**Stated exercise:** Can you retype the listing below word for word, leaving out the pictures?

[START OF Input material]

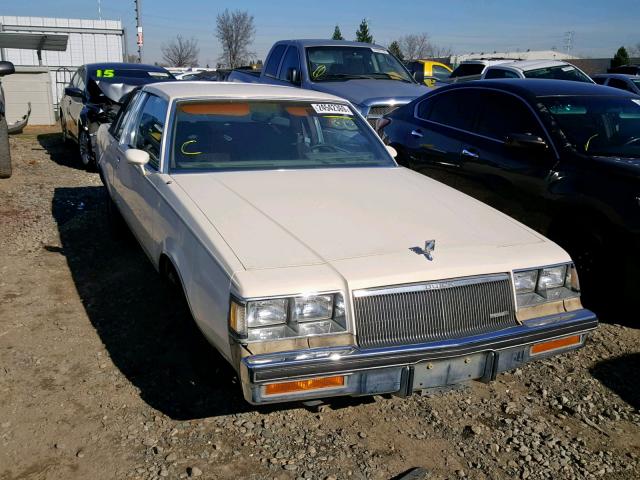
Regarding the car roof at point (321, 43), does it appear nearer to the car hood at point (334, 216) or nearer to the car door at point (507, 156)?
the car door at point (507, 156)

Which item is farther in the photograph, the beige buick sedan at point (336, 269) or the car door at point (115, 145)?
the car door at point (115, 145)

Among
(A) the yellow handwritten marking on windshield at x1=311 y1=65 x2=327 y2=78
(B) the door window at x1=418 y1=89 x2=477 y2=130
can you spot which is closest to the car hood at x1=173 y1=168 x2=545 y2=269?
(B) the door window at x1=418 y1=89 x2=477 y2=130

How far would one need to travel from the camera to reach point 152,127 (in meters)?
4.55

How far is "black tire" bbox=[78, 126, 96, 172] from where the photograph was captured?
935 cm

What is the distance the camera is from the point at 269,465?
2893mm

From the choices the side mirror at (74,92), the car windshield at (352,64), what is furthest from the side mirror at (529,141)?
the side mirror at (74,92)

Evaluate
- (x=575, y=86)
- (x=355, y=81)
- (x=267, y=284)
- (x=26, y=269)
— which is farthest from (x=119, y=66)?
(x=267, y=284)

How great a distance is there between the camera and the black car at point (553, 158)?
434 centimetres

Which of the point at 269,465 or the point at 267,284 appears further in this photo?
the point at 269,465

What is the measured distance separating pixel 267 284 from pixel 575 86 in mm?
4258

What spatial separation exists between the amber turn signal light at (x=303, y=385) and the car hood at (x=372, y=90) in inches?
251

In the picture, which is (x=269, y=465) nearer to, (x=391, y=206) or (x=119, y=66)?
(x=391, y=206)

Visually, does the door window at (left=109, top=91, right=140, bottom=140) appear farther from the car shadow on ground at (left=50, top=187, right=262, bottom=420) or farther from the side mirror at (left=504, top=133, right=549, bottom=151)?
the side mirror at (left=504, top=133, right=549, bottom=151)

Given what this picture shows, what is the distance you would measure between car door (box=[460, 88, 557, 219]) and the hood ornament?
2201 mm
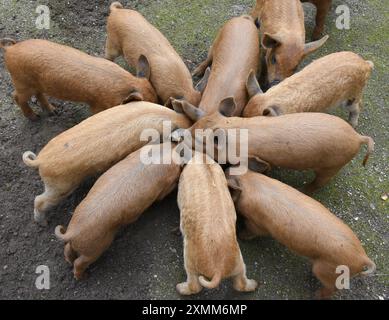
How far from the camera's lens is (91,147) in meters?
3.25

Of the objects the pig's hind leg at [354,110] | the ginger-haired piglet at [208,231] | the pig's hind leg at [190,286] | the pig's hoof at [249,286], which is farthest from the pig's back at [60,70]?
the pig's hind leg at [354,110]

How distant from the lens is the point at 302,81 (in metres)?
3.75

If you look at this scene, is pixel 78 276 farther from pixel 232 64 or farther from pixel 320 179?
pixel 232 64

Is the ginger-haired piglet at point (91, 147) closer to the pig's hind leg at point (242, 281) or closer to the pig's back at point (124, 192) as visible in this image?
the pig's back at point (124, 192)

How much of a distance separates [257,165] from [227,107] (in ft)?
1.77

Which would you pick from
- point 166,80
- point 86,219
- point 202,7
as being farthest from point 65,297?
point 202,7

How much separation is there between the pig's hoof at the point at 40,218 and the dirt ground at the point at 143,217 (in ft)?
0.13

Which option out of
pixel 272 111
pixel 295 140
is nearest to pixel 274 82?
pixel 272 111

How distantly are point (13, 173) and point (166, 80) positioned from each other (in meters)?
1.49

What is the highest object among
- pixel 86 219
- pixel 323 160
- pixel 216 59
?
pixel 216 59

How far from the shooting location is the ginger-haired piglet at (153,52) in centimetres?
391

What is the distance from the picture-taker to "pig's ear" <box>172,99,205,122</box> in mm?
3586
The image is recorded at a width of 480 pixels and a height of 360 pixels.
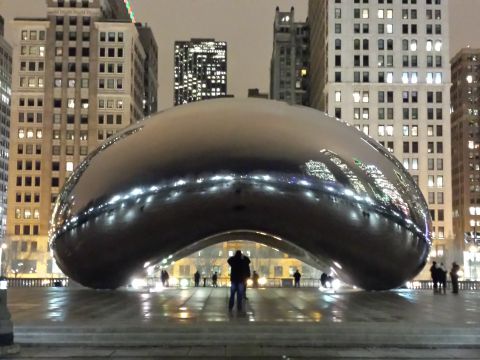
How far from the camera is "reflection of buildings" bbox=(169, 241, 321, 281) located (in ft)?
134

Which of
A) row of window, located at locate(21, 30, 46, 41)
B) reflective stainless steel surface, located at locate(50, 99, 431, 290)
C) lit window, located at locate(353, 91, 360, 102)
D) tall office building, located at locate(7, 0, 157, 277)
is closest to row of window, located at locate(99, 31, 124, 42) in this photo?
tall office building, located at locate(7, 0, 157, 277)

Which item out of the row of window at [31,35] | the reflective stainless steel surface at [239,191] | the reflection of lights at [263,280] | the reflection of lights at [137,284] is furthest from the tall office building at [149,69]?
the reflective stainless steel surface at [239,191]

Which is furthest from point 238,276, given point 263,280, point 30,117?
point 30,117

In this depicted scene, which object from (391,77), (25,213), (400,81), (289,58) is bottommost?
(25,213)

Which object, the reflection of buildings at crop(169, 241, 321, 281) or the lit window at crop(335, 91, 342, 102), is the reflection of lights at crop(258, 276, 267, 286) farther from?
the lit window at crop(335, 91, 342, 102)

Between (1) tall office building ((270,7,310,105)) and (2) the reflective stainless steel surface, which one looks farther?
(1) tall office building ((270,7,310,105))

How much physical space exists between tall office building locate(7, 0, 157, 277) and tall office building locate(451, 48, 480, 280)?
74609mm

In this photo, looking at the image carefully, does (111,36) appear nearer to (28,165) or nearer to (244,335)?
(28,165)

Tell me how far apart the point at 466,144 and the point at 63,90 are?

[END OF Input material]

**Result:**
Regarding the car roof at point (321, 43), does it appear nearer to the car hood at point (334, 216) or nearer to the car door at point (507, 156)?
the car door at point (507, 156)

Which item is farther in the photograph, the beige buick sedan at point (336, 269) or the car door at point (115, 145)?
the car door at point (115, 145)

Among
(A) the yellow handwritten marking on windshield at x1=311 y1=65 x2=327 y2=78
(B) the door window at x1=418 y1=89 x2=477 y2=130
can you spot which is closest to the car hood at x1=173 y1=168 x2=545 y2=269?
(B) the door window at x1=418 y1=89 x2=477 y2=130

How far would one need to travel from the camera to reach point 152,127 (in meters)?
4.55

How far is "black tire" bbox=[78, 126, 96, 172] from where the photograph was captured?
935 cm

What is the distance the camera is from the point at 269,465?
2893mm

From the choices the side mirror at (74,92), the car windshield at (352,64), what is furthest from the side mirror at (529,141)?
the side mirror at (74,92)

Evaluate
- (x=575, y=86)
- (x=355, y=81)
- (x=267, y=284)
- (x=26, y=269)
— which is farthest from (x=119, y=66)?
(x=267, y=284)

How great a distance is there between the camera and the black car at point (553, 158)?
434 centimetres

Which of the point at 269,465 or the point at 267,284 appears further in this photo?
the point at 269,465

What is the measured distance separating pixel 267 284 from pixel 575 86 in mm?
4258

What spatial separation exists between the amber turn signal light at (x=303, y=385) and the car hood at (x=372, y=90) in inches?
251

In the picture, which is (x=269, y=465) nearer to, (x=391, y=206) or (x=119, y=66)?
(x=391, y=206)

Visually, does the door window at (left=109, top=91, right=140, bottom=140) appear farther from the car shadow on ground at (left=50, top=187, right=262, bottom=420) or farther from the side mirror at (left=504, top=133, right=549, bottom=151)?
the side mirror at (left=504, top=133, right=549, bottom=151)

Given what this picture shows, what is the distance you would measure between car door (box=[460, 88, 557, 219]) and the hood ornament?
2201 mm
How far from the camera's lens is (91,147) in meters?
3.25

Of the objects the pig's hind leg at [354,110] | the ginger-haired piglet at [208,231] | the pig's hind leg at [190,286] | the pig's hoof at [249,286], which is farthest from the pig's back at [60,70]?
the pig's hind leg at [354,110]

How distant from the lens is the point at 302,81 (in metres)?
3.75

If you look at this scene, is pixel 78 276 farther from pixel 232 64 or farther from pixel 320 179?
pixel 232 64

Is the ginger-haired piglet at point (91, 147) closer to the pig's hind leg at point (242, 281) or closer to the pig's back at point (124, 192) as visible in this image?
the pig's back at point (124, 192)

How much of a distance separates [257,165] from [227,107] (in ft)?
1.77

Which would you pick from
- point 166,80
- point 86,219
- point 202,7
as being farthest from point 65,297?
point 202,7

How much separation is there between the pig's hoof at the point at 40,218 and the dirt ground at the point at 143,217 (in ft)?
0.13

Which option out of
pixel 272 111
pixel 295 140
is nearest to pixel 274 82?
pixel 272 111

How distantly are point (13, 173) and point (166, 80) positioned from each other (in meters)?
1.49

What is the highest object among
- pixel 86 219
- pixel 323 160
- pixel 216 59
?
pixel 216 59

How far from the shooting location is the ginger-haired piglet at (153,52) in centimetres?
391

What is the distance from the picture-taker to "pig's ear" <box>172,99,205,122</box> in mm?
3586
The image is recorded at a width of 480 pixels and a height of 360 pixels.
How far from the camera is "reflection of buildings" bbox=(169, 241, 321, 281) located (in ft)?
134

Which of
A) row of window, located at locate(21, 30, 46, 41)
B) reflective stainless steel surface, located at locate(50, 99, 431, 290)
C) lit window, located at locate(353, 91, 360, 102)
D) tall office building, located at locate(7, 0, 157, 277)
is closest to row of window, located at locate(99, 31, 124, 42) in this photo?
tall office building, located at locate(7, 0, 157, 277)

Which item out of the row of window at [31,35] | the reflective stainless steel surface at [239,191] | the reflection of lights at [263,280] | the reflection of lights at [137,284] is furthest from the tall office building at [149,69]?
the reflective stainless steel surface at [239,191]

Which is furthest from point 238,276, given point 263,280, point 30,117?
point 30,117

In this depicted scene, which object from (391,77), (25,213), (400,81), (289,58) is bottommost?
(25,213)

Which object, the reflection of buildings at crop(169, 241, 321, 281) or the lit window at crop(335, 91, 342, 102), is the reflection of lights at crop(258, 276, 267, 286) farther from?
the lit window at crop(335, 91, 342, 102)

Between (1) tall office building ((270,7,310,105)) and (2) the reflective stainless steel surface, which one looks farther?
(1) tall office building ((270,7,310,105))

How much physical space exists between tall office building locate(7, 0, 157, 277) and tall office building locate(451, 48, 480, 280)?
74609mm

In this photo, looking at the image carefully, does (111,36) appear nearer to (28,165) or nearer to (244,335)?
(28,165)

Tell me how far apart the point at 466,144 and the point at 63,90 are?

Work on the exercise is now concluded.